Fig. 5: Combined analysis reveals the reachability of MultiPartRequestWrapper.buildErrorMessage(…) in struts2-core

(3) Dynamic Assessment (Integration tests). The execution of integration tests is done using an instrumented version of the application deployed in a runtime container. They reveal the execution of vulnerable code related to eight additional vulnerabilities, all affecting struts2-core, or its dependencies ognl and xwork-core. As an example, the last line of the table in Figure 6 shows a vulnerable construct of CVE-2017-5638, FileUploadInterceptor.intercept(ActionInvocation), whose actual execution is traced (column Traced) at the reported time. This method is included in struts2-core 2.3.24 which is part of the Struts2 framework and exemplifies the inversion of control (IoC) happening when frameworks invoke application code.

(4) Static Assessment. The static analysis starting from application constructs reveals that the constructor MultipartStream(InputStream,byte[],int,ProgressNotifier), part of commons-fileupload:1.3.1 and subject to CVE-2016-3092, is reachable from the application. Dynamic analysis was not able to trace its execution due to the limited test coverage.

On the other hand, static analysis starting from the application constructs falls short in the presence of IoC. As application methods are called by the framework, there is no path on the call graph starting from application and reaching framework constructs that are involved in the IoC mechanism.

(5) Combination of Static and Dynamic Assessment. The static analysis starting from constructs traced with dynamic analysis provides additional evidence regarding the relevance of CVE-2017-5638 (the vulnerability that was exploited in the Equifax breach [equifax]). In addition to the execution of method FileUploadInterceptor.intercept(ActionInvocation) during step 3, the combination of static and dynamic analysis reveals that method MultiPartRequestWrapper.buildErrorMessage(Throwable, Object[]), included in struts2-core 2.3.24, is reachable with two calls from the traced method Dispatcher.wrapRequest(HttpServletRequest), as shown in Figure 5. Its reachability is indicated with the red paw icons in the table containing the construct changes for CVE-2017-5638 (cf. the two right-most columns of the table in Figure 6).

Fig. 6: Static analysis starting from traced methods provides further evidence that CVE-2017-5638 is relevant

The value of combining the two analysis techniques becomes more evident when considering all applications scanned with our approach: vulnerable constructs are reachable, statically or dynamically, in 131 out of 496 applications. In particular we observed 390 pairs of applications and vulnerabilities whose constructs were reachable. In 32 cases, the reachability could only be determined through the combination of techniques, which represents a 7.9% increase of evidence that vulnerable code is potentially executable.

Iv-B Mitigation

During the execution of dynamic analysis (steps 2 and 3) and static analysis (steps 4 and 5), touch points and reachable constructs are collected. They are the basis for the computation of the update metrics for the application at hand.

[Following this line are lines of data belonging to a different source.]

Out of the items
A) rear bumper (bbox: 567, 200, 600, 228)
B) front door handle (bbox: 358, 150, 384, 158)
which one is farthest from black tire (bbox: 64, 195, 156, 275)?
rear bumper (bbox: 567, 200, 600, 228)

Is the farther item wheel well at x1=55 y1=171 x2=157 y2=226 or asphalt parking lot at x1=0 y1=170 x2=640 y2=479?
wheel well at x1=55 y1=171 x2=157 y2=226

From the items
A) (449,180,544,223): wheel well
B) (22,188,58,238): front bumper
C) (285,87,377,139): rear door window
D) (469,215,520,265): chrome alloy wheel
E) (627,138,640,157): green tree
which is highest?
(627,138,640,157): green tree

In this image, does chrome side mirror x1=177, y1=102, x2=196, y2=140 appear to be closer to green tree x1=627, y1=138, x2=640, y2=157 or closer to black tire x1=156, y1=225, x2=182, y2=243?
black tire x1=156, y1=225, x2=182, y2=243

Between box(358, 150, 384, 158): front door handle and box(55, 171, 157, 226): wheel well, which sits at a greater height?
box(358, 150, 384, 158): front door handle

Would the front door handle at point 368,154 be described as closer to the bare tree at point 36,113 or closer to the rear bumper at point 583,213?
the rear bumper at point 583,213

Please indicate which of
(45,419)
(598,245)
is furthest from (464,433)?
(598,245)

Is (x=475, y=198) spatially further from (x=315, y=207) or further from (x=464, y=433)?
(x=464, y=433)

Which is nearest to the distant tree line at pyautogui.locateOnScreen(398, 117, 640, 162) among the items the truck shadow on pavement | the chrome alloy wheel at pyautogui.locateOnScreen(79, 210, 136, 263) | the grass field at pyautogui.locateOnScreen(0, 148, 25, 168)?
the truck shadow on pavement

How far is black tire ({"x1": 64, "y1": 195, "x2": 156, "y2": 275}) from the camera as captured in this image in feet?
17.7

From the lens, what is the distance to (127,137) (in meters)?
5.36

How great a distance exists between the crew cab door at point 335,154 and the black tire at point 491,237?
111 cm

Figure 7 shows that for httpclient:4.5.2, one of the direct dependencies of the application, there are nine touch points between the application and the library. The application method ArchivePrinter.httpRequest2(String), for instance, calls the constructor HttpGet(String) (cf. first table in the figure). This invocation was observed during dynamic analysis, and was also found by static analysis (cf. rightmost columns in the first table in the figure). The second table of the figure shows the number of constructs of httpclient:4.5.2 by type. For example, of the 608 constructors (CONS), 199 were found reachable by static analysis, and 117 were actually executed during tests.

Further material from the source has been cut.